··· TEXTAUSZUG

Schöpferische Konfession

 

 

Quelle: Klee, Paul: Schöpferische Konfession. In: Tribüne der Zeit. Berlin 1920. Aus: Klee, Paul: Das bildnerische Denken. Schriften zur Form und Gestaltungslehre. Hrsg. Spiller, Jürg. Basel 1964.

 

Paul Klee, 1879-1940, Schweizer Maler, ab 1906 in München, 1911 Freundschaft mit den Künstlern des Blauen Reiter (Marc, Macke, Kandinsky), 1922 Berufung als Lehrer an das Bauhaus, verläßt 1933 Deutschland, Rückkehr nach Bern. Klees Werk läßt sich kaum einer bestimmten Stilrichtung zuordnen, da sein Werk im Schnittpunkt verschiedener Tendenzen in der Kunst des 20. Jahrhunderts steht. Als Bauhaus - Meister hat er einige theoretische Schriften über die Kunst verfaßt.

 

 

 

I.        Kunst gibt nicht das Sichtbare wieder, sondern macht sichtbar. Das Wesen der Graphik verführt leicht und mit Recht zur Abstraktion. Schemen-und Märchenhaftigkeit des imaginären Charakters ist gegeben und äußert sich zugleich mit großer Präzision. Je reiner die graphische Arbeit, das heißt je mehr Gewicht auf die der graphischen Darstellung zugrunde liegenden Formelemente gelegt ist, desto mangelhafter die Rüstung zur realistischen Darstellung sichtbarer Dinge. Formelemente der Graphik sind: Punkte, lineare, flächige und räumliche Energien. Ein flächiges Element, das sich nicht aus Untereinheiten zusammensetzt, ist z. B. eine mit breitkantigem Stift erfolgte Energie mit oder ohne Modulation. Ein räumliches Element, z. B. ein wolkenartig dunstiger Fleck eines vollen Pinsels meist mit verschiedenen Stärkegraden.

 

II.        Entwickeln wir, machen wir unter Anlegung eines topographischen Planes eine kleine Reise ins Land der besseren Erkenntnis. Über den toten Punkt hinweggesetzt sei die erste bewegliche Tat (Linie). Nach kurzer Zeit Halt, Atem zu holen (unterbrochene oder bei mehrmaligem Halt gegliederte Linie). Rückblick, wie weit wir schon sind (Gegenbewegung). Im Geiste den Weg dahin und dorthin erwägen (Linienbündel). Ein Fluß will hindern, wir bedienen uns eines Bootes (Wellenbewegung). Weiter oben wäre eine Brücke gewesen (Bogenreihe). Drüben treffen wir einen Gleichgesinnten, der auch dahin will, wo größere Erkenntnis zu finden. Zuerst vor Freude einig (Konvergenz), stellen sich allmählich Verschiedenheiten ein (selbständige Führung zweier Linien). Gewisse Erregung beiderseits (Ausdruck, Dynamik und Psyche der Linie).

······
··· BEREITGESTELLTES MATERIAL

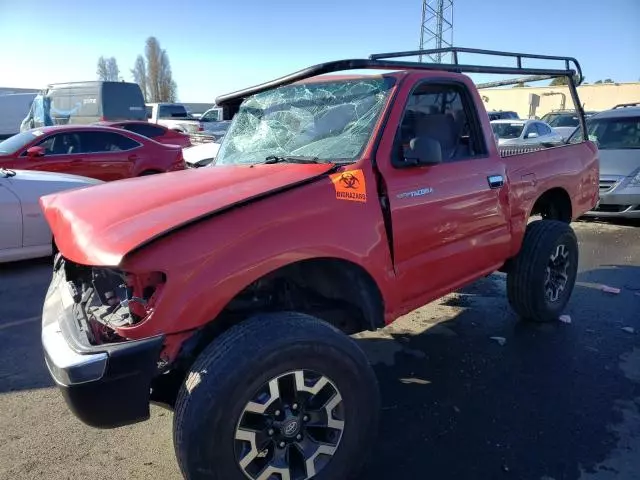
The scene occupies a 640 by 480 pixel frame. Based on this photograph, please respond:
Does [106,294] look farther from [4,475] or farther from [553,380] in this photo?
[553,380]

······

_AUFGABEN_
a – Welche Formelemente der Graphik zählt der Textauszug aus Klees „Schöpferischer Konfession“ auf?
b – Erkläre anhand des Textauszugs, warum sich Klees Werk kaum einer bestimmten Stilrichtung zuordnen lässt.
c – Führe den Textauszug aus Klees „Schöpferischer Konfession“ nach seinem letzten Satz weiter.

_ANTWORTEN JE AUFGABE_
a – Punkte sowie lineare, flächige und räumliche Energien.

b – Sein Werk steht im Schnittpunkt verschiedener Tendenzen in der Kunst des 20. Jahrhunderts. Deshalb lässt es sich keiner einzelnen Stilrichtung eindeutig zuordnen.

c –
 

Wir durchqueren einen umgepflügten Acker (Fläche von Linien durchzogen), dann einen dichten Wald. Er verirrt sich, sucht und beschreibt einmal gar die klassische Bewegung des laufenden Hundes. Ganz kühl bin ich auch nicht mehr; über neuer Flußgegend liegt Nebel (räumliches Element). Bald wird es indessen wieder klarer. Korbflechter kehren heim mit ihren Wagen (das Rad). Bei ihnen ein Kind mit den lustigsten Locken (die Schraubenbewegung). Später wird es schwül und nächtlich (räumliches Element). Ein Blitz am Horizont (die Zickzacklinie). Uber uns zwar noch Sterne (die Punktsaat). Bald ist unser erstes Quartier erreicht. Vor dem Einschlafen wird manches als Erinnerung wieder auftauchen, denn so eine kleine Reise ist sehr eindrucksvoll.

 

Die verschiedensten Linien, Flecken, Tupfen, Flächen glatt, Flächen getupft, gestrichelt. Wellenbewegung. Gehemmte, gegliederte Bewegung. Gegenbewegung, Geflecht, Gewebe. Gemauertes, Geschupptes. Einstimmigkeit. Mehrstimmigkeit. Sich verlierende, erstarkende Linie (Dynamik). Das frohe Gleichmaß der ersten Strecke, dann die Hemmungen, die Nerven! Verhaltenes Zittern, Schmeicheln hoffnungsvoller Lüftchen. Vor dem Gewitter der Bremsenüberfall! Die Wut, das Morden. Die gute Sache als Leitfaden, selbst in Dickicht und Dämmerung. Der Blitz mahnte an jene Fieberkurve. Eines kranken Kindes . .. Damals.

 

III. Ich habe Elemente der graphischen Darstellung genannt, die dem Werk sichtbar zugehören sollen. Diese Forderung ist nicht etwa so zu verstehen, daß ein Werk aus lauter Elementen bestehen müsse. Die Elemente sollen Formen ergeben, nur ohne sich dabei zu opfern. Sich selber bewahrend.

 

Es werden meist mehrere zusammenstehen müssen, um Formen oder Gegenstände zu bilden oder sonstige Dinge zweiten Grades. Flächen aus zueinander in Beziehung tretenden Linien (z. B. beim Anblick von bewegten Wasserläufen) oder Raumgebilde aus Energien mit Beziehungen dritter Dimension (durcheinanderwimmelnde Fische). Durch solche Bereicherung der formalen Symphonie wachsen die Variationsmöglichkeiten und damit die ideellen Ausdrucksmöglichkeiten ins Ungezählte.

 

Im Anfang ist wohl die Tat, aber darüber liegt die Idee. Und da die Unendlichkeit keinen bestimmten Anfang hat, sondern kreisartig anfanglos ist, so mag die Idee für primär gelten. Im Anfang war das Wort, übersetzt Luther.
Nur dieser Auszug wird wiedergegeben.